Bridgend Schools FA
- Founded: 2007
- Country: Wales
- Confederation: WSFA
- Divisions: Bridgend Schools FA Premiership Bridgend Schools FA Championship
- Number of clubs: 18
- Domestic cup(s): Bridgend Schools Challenge Cup Bridgend Schools Challenge Plate
- International cup(s): New Directions Football Cup Welsh Schools Cup
- Current champions: Nottage Primary School (2010-11)
- Website: https://web.archive.org/web/20120326032357/http://www.bridgendschoolsfa.net/
- Current: 2010-11

= Bridgend Schools FA =

The Bridgend Schools Football Association (Cymdeithas Bêl-droed yn ysgol Pen-y-Bont; BSFA) is the governing body of association football in schools in Bridgend, Wales. The association has the ultimate responsibility for the control and development of football for schools in Bridgend County Borough.

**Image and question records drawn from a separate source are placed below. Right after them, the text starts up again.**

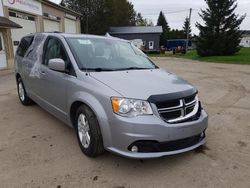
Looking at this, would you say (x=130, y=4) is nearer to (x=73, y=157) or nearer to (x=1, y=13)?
(x=1, y=13)

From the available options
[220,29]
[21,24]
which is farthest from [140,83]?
[220,29]

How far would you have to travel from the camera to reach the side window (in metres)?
4.36

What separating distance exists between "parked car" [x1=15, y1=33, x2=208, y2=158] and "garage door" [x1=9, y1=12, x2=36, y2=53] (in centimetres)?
1546

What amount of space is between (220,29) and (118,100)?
27375mm

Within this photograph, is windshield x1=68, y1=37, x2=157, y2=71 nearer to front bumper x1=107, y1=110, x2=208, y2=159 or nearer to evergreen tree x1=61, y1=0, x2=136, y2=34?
front bumper x1=107, y1=110, x2=208, y2=159

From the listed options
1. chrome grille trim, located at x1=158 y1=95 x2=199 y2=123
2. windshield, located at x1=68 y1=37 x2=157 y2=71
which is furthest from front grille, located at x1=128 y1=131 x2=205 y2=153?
windshield, located at x1=68 y1=37 x2=157 y2=71

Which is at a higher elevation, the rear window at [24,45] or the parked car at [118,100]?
the rear window at [24,45]

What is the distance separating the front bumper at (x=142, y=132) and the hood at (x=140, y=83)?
12.4 inches

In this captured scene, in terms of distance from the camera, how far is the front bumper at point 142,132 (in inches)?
122

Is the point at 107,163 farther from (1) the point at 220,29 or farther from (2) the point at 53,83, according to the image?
(1) the point at 220,29

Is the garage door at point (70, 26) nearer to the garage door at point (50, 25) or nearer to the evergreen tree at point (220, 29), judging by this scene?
the garage door at point (50, 25)

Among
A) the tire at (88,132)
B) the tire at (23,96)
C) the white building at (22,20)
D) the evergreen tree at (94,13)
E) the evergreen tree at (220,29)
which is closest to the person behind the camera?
the tire at (88,132)

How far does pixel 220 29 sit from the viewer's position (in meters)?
27.6

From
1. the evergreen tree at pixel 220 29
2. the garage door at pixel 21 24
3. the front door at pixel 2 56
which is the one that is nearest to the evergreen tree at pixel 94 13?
the evergreen tree at pixel 220 29
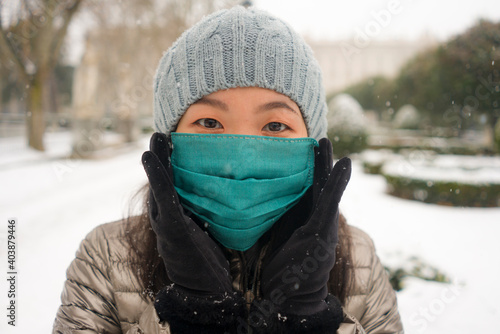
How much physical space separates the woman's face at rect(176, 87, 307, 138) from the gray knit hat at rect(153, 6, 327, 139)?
3cm

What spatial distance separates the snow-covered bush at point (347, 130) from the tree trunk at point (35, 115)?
423 inches

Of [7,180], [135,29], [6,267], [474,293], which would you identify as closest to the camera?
[474,293]

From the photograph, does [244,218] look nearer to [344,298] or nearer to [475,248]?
[344,298]

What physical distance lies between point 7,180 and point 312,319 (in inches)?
341

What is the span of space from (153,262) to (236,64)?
2.56ft

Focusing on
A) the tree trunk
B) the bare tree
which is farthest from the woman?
the tree trunk

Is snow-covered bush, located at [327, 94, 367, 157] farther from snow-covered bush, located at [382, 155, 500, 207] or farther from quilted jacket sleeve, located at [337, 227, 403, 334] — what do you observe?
quilted jacket sleeve, located at [337, 227, 403, 334]

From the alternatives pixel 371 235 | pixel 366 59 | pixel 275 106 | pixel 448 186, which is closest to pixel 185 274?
pixel 275 106

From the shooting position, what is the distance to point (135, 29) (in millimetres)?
16281

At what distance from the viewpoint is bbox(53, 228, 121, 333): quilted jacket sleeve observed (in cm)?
113

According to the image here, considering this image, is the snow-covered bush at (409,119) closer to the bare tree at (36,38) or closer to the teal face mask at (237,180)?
the bare tree at (36,38)

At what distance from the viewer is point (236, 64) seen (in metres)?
1.22

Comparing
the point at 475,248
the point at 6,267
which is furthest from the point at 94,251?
the point at 475,248

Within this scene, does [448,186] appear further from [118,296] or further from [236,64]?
[118,296]
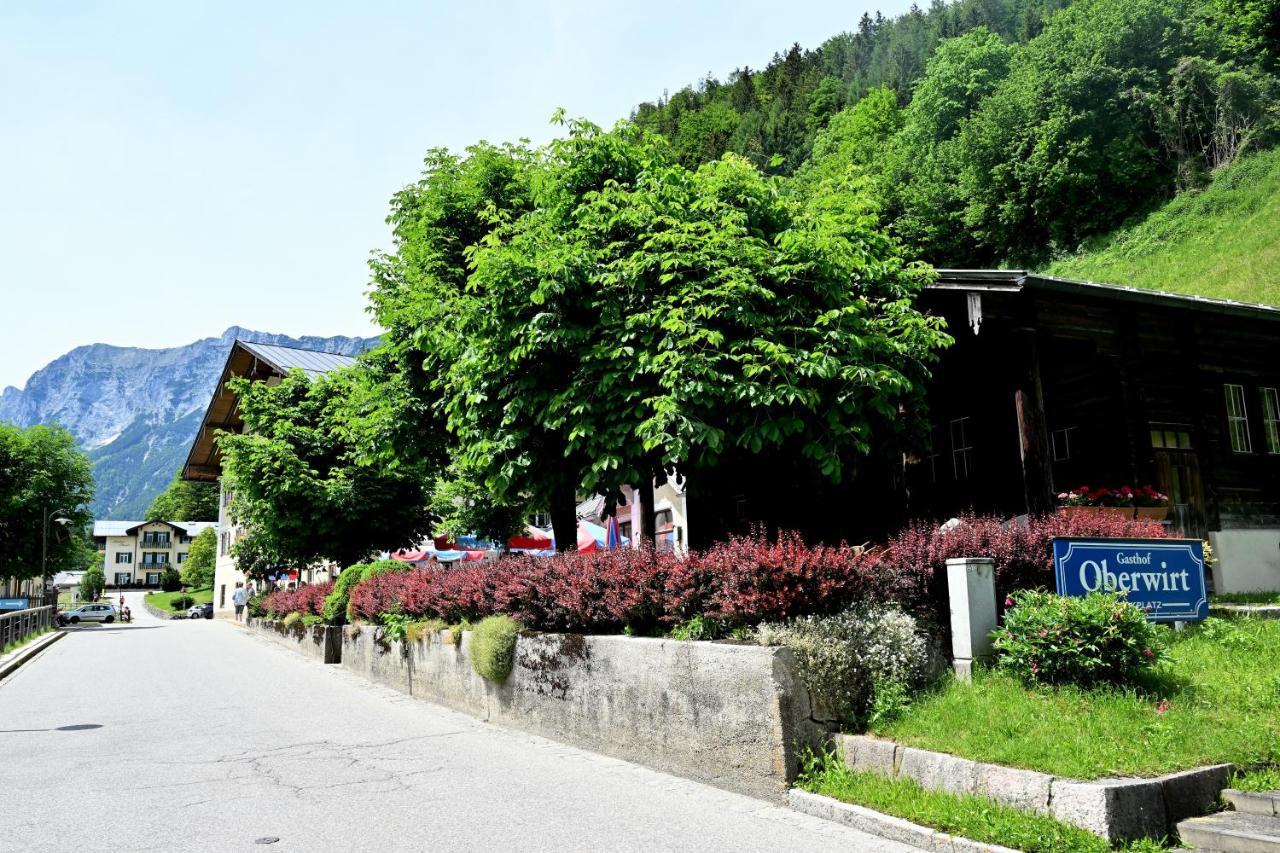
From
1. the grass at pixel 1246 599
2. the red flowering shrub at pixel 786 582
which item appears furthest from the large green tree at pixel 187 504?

It runs numerous competitions, including the association's annual Challenge Cup. It is also responsible for appointing the management structure of the Bridgend County teams at various age levels.

==Formation==

The association was formed in July 2007 as the "Bridgend Schools Football League" and became the first unified football league to run in Bridgend schools.

The first season consisted of six schools. Since then, the number of participants increased more than three-fold, with 20 schools currently participating in the association's various competitions.

Some schools only participate in the Cup competitions, of which there are two. The BSFA Challenge Cup and the BSFA Plate. The Challenge Cup Final is held on a weekend at a neutral ground and is held as a real FA Cup final - players have to respect the cup protocol and wear shirts and ties to the event which is watched by several dignitaries.

==History==

===League Champions===

| Season | Premiership Winner | Points | Runner-up | Points | Championship Winner | Points | Runner-up | Points |
|---|---|---|---|---|---|---|---|---|
| 2007/08 | Corneli Primary School | 28 | Nottage Primary School | 15 | N/A | N/A | N/A | N/A |
| 2008/09 | Corneli Primary School | 40 | St. John's School | 29 | N/A | N/A | N/A | N/A |
| 2009/10 | Corneli Primary School | 21 | Nottage Primary School | 21 | Llangewydd Junior School | 24 | Pencoed Primary School | 21 |
| 2010/11 | Nottage Primary School | 38 | Corneli Primary School | 23 | N/A | N/A | N/A | N/A |

===Cup Champions===

| Season | Cup Winners | Finalists | Plate Winners | Finalists |
|---|---|---|---|---|
| 2007/08 | N/A | N/A | N/A | N/A |
| 2008/09 | Corneli Primary School | Nottage Primary School* | N/A | N/A |
| 2009/10 | Nottage Primary School | Corneli Primary School | Ysgol y Ferch o'r Sger | Pîl Primary School |
| 2010/11 | Pîl Primary School | Nottage Primary School | Newton Primary School | Llangewydd Junior School |

- Porthcawl Primary School won their semi-final against Nottage Primary School on penalties, but were unable to field a team for the final.